NS TTL Discrepancy??

Jonathan de Boyne Pollard J.deBoynePollard at Tesco.NET
Mon Mar 22 03:58:19 UTC 2004


JdeBP> This is why we have "additional" section processing, "glue"
JdeBP> resource record sets, and fallback to the nearest enclosing
JdeBP> superdomain whose content DNS servers are known.  Far from
JdeBP> being recently discovered, this chicken-and-egg problem was
JdeBP> addressed in RFC 1034.

BM> If the glue A records time out of the cache before the NS 
BM> records do, the chicken-and-egg problem returns.  

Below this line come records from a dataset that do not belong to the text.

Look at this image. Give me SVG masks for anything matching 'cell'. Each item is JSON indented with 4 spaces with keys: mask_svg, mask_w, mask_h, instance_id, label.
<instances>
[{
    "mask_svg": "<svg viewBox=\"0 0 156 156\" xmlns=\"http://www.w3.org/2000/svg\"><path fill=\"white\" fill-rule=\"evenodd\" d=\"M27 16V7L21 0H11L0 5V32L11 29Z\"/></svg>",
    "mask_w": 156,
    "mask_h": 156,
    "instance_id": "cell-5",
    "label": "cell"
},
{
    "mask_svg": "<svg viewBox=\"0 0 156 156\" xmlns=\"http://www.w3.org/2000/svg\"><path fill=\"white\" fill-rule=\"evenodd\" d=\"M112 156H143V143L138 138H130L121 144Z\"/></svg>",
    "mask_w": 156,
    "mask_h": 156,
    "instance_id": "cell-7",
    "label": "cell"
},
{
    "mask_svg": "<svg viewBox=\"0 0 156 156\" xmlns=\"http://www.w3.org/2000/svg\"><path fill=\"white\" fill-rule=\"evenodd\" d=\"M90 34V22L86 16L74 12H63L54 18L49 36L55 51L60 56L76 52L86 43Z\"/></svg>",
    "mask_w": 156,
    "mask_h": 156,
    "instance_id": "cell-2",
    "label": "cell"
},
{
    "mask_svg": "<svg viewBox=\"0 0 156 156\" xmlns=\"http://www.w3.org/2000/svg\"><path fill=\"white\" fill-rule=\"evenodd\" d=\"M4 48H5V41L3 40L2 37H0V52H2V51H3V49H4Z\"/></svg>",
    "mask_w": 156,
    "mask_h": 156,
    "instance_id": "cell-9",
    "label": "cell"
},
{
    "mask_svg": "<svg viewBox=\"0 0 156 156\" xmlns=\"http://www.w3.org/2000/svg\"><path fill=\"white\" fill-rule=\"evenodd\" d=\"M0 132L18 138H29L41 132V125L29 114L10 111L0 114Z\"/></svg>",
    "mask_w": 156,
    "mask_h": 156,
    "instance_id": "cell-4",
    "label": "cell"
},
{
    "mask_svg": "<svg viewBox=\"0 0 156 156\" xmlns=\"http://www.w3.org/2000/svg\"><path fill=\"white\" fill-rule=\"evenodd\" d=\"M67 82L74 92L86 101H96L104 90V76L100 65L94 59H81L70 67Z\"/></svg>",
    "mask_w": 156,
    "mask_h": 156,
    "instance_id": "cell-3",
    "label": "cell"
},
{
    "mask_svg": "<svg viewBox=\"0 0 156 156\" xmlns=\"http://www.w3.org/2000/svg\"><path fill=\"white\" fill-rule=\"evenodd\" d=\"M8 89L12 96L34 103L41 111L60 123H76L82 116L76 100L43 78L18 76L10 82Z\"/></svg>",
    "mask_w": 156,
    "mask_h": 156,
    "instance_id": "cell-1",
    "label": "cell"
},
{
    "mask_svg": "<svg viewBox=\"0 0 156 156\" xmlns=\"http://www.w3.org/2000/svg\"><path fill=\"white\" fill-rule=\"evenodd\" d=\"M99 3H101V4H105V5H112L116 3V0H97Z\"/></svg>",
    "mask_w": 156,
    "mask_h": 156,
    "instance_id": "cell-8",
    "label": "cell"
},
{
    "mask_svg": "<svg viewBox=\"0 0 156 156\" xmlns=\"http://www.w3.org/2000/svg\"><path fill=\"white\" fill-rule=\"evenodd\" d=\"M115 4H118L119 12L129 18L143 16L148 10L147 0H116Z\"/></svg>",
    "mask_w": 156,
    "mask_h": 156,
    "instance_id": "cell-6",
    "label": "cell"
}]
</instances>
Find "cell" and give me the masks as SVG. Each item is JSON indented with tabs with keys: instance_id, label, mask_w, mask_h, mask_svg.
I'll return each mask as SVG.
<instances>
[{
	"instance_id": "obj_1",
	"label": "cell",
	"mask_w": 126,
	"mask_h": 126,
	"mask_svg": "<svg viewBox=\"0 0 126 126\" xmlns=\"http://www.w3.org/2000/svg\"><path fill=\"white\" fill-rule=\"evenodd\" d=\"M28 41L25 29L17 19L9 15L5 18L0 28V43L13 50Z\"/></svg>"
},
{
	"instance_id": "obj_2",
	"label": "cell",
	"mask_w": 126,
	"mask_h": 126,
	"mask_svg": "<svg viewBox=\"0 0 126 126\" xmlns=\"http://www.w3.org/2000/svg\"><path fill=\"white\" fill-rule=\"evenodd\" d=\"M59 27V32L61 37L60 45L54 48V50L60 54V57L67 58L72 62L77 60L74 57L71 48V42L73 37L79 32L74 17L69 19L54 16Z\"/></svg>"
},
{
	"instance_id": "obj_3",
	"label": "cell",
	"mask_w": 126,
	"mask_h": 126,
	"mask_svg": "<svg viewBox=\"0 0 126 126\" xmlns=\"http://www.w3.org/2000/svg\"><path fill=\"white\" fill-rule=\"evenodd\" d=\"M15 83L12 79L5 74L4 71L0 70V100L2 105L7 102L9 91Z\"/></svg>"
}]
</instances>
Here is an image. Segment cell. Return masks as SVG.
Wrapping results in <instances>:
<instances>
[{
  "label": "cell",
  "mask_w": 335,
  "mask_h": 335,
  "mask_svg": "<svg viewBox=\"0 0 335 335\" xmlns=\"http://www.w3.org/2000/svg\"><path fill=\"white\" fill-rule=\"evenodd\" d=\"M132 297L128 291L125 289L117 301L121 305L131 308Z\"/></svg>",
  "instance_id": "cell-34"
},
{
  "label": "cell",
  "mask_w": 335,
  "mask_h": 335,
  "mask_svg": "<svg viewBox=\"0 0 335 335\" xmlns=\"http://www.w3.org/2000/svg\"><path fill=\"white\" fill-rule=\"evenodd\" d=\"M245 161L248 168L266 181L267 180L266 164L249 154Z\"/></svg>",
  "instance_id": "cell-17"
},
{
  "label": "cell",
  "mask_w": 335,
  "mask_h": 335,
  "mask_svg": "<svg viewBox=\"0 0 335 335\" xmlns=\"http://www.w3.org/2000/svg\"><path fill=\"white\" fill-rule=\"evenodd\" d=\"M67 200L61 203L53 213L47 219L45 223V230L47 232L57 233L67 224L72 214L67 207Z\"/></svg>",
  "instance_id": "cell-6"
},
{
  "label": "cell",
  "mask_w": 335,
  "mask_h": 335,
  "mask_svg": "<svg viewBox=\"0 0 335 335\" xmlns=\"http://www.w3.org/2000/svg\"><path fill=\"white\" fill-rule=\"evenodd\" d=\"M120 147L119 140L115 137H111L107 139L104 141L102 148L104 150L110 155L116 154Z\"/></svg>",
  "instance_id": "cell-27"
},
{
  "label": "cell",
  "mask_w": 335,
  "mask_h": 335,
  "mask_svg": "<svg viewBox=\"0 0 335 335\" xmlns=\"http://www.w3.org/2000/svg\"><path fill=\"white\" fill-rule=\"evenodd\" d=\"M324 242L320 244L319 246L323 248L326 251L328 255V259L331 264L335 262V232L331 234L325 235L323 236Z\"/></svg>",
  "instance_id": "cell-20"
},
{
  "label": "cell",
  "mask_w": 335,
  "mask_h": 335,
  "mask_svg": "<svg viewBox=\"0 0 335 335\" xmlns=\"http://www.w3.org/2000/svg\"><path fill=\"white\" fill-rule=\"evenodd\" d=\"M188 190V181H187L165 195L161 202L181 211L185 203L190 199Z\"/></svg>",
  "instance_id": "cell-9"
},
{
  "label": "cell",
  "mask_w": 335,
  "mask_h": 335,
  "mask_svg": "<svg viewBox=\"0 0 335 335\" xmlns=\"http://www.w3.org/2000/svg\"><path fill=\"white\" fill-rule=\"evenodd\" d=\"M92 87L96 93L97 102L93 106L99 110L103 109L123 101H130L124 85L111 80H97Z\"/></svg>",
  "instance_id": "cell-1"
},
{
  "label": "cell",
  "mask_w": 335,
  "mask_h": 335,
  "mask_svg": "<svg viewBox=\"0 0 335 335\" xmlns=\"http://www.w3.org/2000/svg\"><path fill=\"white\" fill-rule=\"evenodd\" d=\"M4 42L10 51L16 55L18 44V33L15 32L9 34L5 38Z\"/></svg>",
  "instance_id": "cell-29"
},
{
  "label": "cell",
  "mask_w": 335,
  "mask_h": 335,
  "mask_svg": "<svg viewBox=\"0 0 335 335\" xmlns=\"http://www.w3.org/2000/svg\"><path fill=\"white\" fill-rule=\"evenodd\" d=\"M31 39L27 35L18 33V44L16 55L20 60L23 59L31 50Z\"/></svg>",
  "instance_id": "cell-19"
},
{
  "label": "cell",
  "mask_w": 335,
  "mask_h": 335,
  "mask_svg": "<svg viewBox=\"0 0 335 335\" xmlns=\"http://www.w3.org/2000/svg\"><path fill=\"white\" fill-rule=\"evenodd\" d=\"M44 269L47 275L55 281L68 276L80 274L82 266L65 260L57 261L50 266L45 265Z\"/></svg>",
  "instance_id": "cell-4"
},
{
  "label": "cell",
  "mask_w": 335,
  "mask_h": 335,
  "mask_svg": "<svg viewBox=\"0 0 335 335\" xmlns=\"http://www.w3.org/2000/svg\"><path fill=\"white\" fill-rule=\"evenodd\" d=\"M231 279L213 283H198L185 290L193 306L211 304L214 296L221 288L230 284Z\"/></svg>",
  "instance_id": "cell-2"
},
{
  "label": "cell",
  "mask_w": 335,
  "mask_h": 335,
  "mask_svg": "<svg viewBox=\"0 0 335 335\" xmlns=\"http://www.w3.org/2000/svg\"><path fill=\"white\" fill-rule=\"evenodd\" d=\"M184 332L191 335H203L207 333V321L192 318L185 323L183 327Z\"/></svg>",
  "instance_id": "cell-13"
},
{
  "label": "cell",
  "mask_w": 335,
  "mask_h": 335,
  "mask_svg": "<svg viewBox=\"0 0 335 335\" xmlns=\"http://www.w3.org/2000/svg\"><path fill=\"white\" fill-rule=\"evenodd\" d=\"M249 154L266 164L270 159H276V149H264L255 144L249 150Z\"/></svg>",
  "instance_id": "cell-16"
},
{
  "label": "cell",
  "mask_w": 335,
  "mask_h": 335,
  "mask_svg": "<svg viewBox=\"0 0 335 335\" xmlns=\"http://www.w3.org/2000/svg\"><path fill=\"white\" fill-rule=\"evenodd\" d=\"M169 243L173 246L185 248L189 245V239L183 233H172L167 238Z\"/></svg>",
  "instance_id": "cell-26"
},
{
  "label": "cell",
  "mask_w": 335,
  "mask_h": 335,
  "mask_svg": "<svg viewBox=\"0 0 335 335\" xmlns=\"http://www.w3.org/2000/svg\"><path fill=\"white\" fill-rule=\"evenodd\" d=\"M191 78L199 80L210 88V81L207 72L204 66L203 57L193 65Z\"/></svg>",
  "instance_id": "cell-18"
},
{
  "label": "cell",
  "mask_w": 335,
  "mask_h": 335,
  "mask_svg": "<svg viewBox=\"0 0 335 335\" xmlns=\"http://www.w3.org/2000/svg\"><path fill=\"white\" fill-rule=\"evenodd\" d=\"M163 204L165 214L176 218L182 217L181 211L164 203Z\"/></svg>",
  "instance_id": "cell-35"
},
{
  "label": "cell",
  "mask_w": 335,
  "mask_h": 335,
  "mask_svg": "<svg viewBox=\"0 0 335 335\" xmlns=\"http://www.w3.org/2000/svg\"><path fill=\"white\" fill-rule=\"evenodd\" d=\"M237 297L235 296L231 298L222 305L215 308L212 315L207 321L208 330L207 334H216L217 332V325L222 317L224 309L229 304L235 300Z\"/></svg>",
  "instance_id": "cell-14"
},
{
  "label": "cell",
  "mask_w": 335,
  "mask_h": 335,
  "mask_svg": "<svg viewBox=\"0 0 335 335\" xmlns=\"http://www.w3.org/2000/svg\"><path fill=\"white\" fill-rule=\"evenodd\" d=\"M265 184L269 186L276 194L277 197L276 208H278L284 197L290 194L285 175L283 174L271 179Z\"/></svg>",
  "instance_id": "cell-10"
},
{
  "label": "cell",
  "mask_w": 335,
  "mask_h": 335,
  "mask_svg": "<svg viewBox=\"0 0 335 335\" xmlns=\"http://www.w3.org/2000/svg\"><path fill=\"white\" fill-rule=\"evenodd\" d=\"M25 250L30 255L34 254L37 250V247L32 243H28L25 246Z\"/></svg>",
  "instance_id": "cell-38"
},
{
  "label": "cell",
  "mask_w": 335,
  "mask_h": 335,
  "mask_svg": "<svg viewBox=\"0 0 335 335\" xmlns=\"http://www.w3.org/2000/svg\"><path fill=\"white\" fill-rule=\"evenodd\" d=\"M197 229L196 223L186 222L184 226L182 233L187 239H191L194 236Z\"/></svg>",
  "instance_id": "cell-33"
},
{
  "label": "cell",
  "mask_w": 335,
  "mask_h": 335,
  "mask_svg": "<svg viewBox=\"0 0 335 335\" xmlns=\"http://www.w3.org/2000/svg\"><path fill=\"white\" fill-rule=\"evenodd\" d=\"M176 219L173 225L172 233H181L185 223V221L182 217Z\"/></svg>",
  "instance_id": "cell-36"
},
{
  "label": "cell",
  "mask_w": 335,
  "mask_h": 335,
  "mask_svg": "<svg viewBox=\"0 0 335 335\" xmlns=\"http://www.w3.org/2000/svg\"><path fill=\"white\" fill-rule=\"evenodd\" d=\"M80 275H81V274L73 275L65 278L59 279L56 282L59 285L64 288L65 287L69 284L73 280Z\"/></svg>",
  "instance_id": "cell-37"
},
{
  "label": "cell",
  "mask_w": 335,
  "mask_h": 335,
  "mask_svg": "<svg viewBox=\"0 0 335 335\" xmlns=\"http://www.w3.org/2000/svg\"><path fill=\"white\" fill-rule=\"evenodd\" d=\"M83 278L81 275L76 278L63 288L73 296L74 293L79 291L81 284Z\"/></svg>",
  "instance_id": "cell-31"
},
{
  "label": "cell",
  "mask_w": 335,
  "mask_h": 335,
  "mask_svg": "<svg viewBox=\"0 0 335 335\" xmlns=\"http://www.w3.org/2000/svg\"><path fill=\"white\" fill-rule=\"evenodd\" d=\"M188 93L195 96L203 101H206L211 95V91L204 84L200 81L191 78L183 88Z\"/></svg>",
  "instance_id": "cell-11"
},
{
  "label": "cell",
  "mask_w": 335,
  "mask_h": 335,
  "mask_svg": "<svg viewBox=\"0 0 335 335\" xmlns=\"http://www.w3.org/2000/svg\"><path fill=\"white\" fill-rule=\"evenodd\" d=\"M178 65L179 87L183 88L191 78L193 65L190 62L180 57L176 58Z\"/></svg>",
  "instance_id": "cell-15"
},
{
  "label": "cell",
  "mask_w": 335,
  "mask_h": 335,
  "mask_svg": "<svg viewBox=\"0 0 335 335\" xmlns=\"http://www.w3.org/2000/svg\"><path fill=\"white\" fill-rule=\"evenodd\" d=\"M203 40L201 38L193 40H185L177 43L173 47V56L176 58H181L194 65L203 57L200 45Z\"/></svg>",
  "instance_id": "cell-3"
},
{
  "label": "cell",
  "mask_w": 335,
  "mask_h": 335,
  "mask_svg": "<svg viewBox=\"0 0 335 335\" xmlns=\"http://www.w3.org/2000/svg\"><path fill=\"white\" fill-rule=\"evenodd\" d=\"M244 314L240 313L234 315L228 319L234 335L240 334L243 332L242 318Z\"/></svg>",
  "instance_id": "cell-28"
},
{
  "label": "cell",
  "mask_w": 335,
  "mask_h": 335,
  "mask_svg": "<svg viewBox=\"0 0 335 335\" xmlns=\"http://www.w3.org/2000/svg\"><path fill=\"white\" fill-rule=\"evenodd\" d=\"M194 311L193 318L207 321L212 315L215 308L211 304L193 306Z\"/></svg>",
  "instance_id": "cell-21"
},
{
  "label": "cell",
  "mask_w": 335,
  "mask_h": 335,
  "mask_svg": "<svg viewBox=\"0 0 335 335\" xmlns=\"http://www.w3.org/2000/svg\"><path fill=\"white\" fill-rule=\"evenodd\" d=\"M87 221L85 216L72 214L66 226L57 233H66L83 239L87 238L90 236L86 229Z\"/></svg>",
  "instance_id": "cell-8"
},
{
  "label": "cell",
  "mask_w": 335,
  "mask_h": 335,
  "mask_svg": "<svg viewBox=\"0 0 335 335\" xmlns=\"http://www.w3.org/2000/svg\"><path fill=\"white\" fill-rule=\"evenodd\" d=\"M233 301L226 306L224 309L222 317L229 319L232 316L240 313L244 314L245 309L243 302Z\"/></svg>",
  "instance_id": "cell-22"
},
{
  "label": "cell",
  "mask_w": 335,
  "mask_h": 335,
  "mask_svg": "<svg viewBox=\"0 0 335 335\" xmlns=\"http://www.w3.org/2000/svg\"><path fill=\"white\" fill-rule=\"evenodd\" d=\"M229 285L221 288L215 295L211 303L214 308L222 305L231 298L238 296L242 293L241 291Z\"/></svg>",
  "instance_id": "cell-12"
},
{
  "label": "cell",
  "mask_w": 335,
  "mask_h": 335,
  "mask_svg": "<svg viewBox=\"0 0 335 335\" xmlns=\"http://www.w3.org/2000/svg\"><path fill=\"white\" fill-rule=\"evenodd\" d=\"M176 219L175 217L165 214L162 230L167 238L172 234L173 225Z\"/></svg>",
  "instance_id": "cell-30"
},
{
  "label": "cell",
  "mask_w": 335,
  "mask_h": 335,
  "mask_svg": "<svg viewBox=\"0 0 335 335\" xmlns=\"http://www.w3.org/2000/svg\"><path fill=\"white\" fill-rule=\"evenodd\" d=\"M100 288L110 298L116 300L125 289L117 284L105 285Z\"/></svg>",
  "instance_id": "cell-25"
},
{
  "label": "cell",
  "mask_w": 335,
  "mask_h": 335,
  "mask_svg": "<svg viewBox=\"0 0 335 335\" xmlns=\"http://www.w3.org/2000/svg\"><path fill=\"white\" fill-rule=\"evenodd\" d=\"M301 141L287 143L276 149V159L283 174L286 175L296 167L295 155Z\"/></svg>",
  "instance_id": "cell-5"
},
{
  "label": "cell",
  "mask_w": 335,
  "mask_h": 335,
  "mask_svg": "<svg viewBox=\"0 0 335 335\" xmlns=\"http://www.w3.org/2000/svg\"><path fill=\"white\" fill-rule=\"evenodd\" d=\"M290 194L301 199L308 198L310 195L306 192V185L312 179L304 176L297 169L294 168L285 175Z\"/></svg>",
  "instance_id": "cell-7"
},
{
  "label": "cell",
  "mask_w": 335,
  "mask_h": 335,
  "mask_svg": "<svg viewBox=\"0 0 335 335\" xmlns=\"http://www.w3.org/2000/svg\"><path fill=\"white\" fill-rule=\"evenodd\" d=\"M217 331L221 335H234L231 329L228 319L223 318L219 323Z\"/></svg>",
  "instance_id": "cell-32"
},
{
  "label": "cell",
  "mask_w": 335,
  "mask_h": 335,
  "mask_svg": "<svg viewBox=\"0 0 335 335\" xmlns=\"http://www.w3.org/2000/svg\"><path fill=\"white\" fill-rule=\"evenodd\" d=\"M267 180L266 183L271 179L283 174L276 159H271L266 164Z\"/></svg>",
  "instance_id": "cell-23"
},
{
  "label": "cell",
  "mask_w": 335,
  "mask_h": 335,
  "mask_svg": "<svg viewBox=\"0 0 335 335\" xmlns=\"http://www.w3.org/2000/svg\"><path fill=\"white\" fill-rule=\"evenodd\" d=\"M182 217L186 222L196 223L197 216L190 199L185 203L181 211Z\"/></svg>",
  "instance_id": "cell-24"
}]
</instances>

In this situation, one falls back to the nearest enclosing superdomain whose
content DNS servers are known (i.e. for which both halves of the delegation
information are known).

BIND's particular problem with this, very probably what you report having
observed (since it is quite commonly triggered), is not a chicken-and-egg
problem.  It is an interaction with BIND's "credibility" rules, and it happens
when there's a mismatch between the delegation information published by the
superdomain content DNS servers and the delegation information published by
the subdomain content DNS servers.  (In detail: The situation arises when the
first half of the delegation, published by the subdomain content DNS servers,
cannot be matched up with the second half of the delegation, published by the
superdomain content DNS servers, to form the actual delegation; i.e. where the
superdomain content DNS servers publish "glue" resource records that don't
match any of the "NS" resource records that the subdomain content DNS servers
publish.)  BIND gets itself out of the chicken-and-egg situation by querying
the superdomain content DNS servers only to put itself right back into it by
refusing to believe the new delegation information that it has just received
because it isn't "credible" enough.  

Other resolving proxy DNS server softwares, without BIND's "credibility"
rules, don't have this particular problem.